To answer this question, I would like to first revisit Google's applicable definitions, and then run over the calculations (Last Revisited: July 2021).
Google gives us the following definitions:
GA4 - Automatically collected events
session_start
(app, web) - when a user engages the app or website
user_engagement
(app, web) - periodically, while the app is in the foreground or the webpage is in focus
With params: engagement_time_msec
GA4 - How the number of sessions is calculated
Sessions
: The number of sessions that began on your site or app (the session_start event was triggered).
App session timeout duration
: An app session begins to time out when an app is moved to the background, but you have the option to extend that session by including an extend_session parameter (with a value of 1) with events you send while the app is in the background. This is useful if your app is frequently used in the background, (e.g. as with navigation and music apps.) Change the default timeout of 30 minutes for app sessions via the setSessionTimeoutDuration
method.
Engaged sessions
: The number of sessions that lasted 10 seconds or longer, or had 1 or more conversion events or 2 or more page views.
GA4 Dashboard
Monthly (28-day), Weekly (7-day), and Daily (1-day) Active Users
for the date range, including fluctuation by percentage from the previous date range. An active user has engaged with an app in the device foreground, and has logged a user_engagement event.
Daily user engagement
- Average daily engagement per user for the date range, including the fluctuation by percentage from the previous date range.

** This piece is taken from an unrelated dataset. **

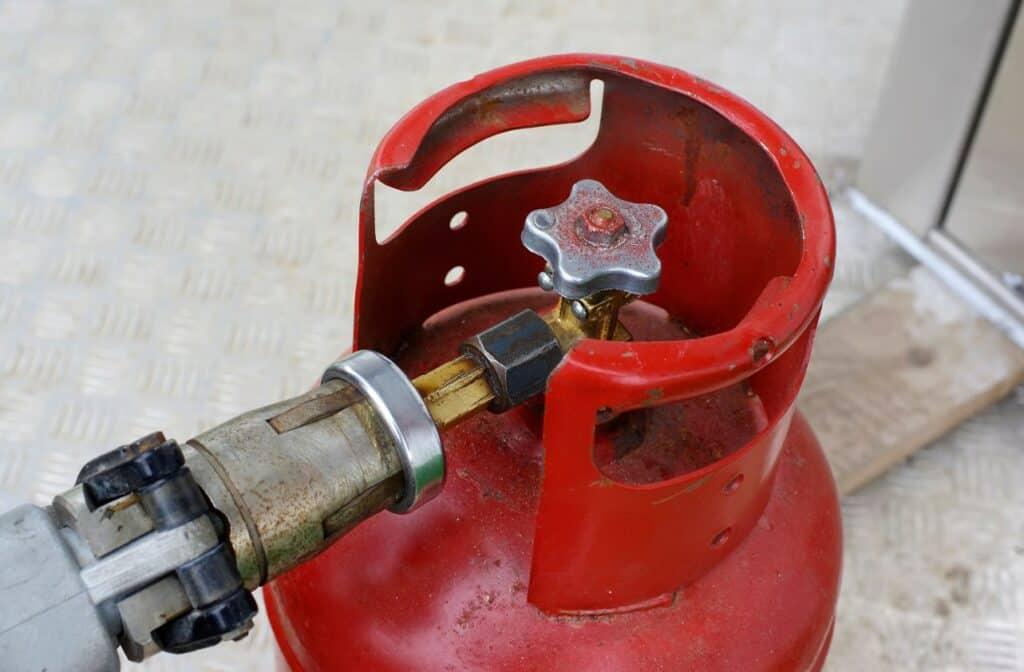 LPG Central Heating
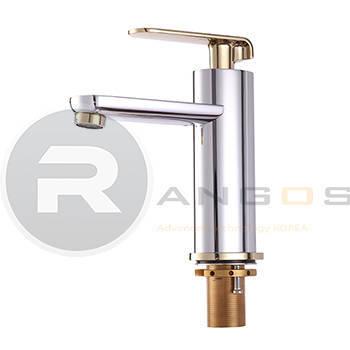 Vòi một lỗ vàng Rangos RG-305V3B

My take on the definitions:
Based on the supporting GA4/Firebase documents, I (re-)summarized the definitions for each of the metrics below. It is very important to state that only the unique users should be counted over each of the metrics (given selected date range). No need to UNNEST
as we are already querying at the event_name
-level, not for example the event_parameter
-level.
- 1-day active users: A 1-day unique active user has engaged with an app in the device foreground AND has logged a
user_engagement
event within the last 1-day period (given selected date range).
- 7-day active users: A 7-day unique active user has engaged with an app in the device foreground AND has logged a
user_engagement
event within the last 7-day period (given selected date range).
- 28-day active users: A 28-day unique active user has engaged with an app in the device foreground AND has logged a
user_engagement
event within the last 28-day period (given selected date range).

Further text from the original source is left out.